13 de octubre 2008
Sin duda había aprendido una profesión, como le aconsejó su padre antes de salir de Powizd. Pero la verdad no tenía muy claro si la plantación de bulbillos era la profesión que le gustaría seguir el resto de su vida. Habían pasado casi dos años desde aquel otro otoño cuando llegara a Noordwijk casi a la aventura, con cuarenta euros arrugados en el bolsillo y pocas palabras en holandés, más allá del Dag o Goeiemiddag. Se lo recordaba contínuamente, para apreciar lo que tenía, un trabajo decente, no como el de otros que llegaron con él, unos ingresos que le permitían alojamiento, comer, algún que otro vicio y el envío de unos cuantos euros a casa.
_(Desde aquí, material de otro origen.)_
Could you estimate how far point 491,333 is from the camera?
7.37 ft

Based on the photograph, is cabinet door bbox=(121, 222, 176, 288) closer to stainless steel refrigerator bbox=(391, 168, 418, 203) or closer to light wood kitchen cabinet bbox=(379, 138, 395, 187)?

Sabía la diferencia entre los distintos tipos de bulbos, casi sólo por el tacto, lo básico de la plantación en bancadas en las arenosas tierras de las landas, 30 centímetros entre las cuatro líneas y 2 en la misma línea. Había conseguido que el jefe confiase plenamente en él y le dejase manejar aquel tractor rosado cargado de bulbos, y eso le hacía sentirse bien.
Miraba a lo lejos, la vista se perdía en el horizonte. En enero comenzarían a florecer los primeros botones en el Blloembollenstreek, pero no sería hasta bien adentrado abril cuando inundasen todo alrededor en el espectáculo de flores más bonito del mundo. Era justo en aquel momento cuando le hubiera gustado que su padre estuviera allí para observarle.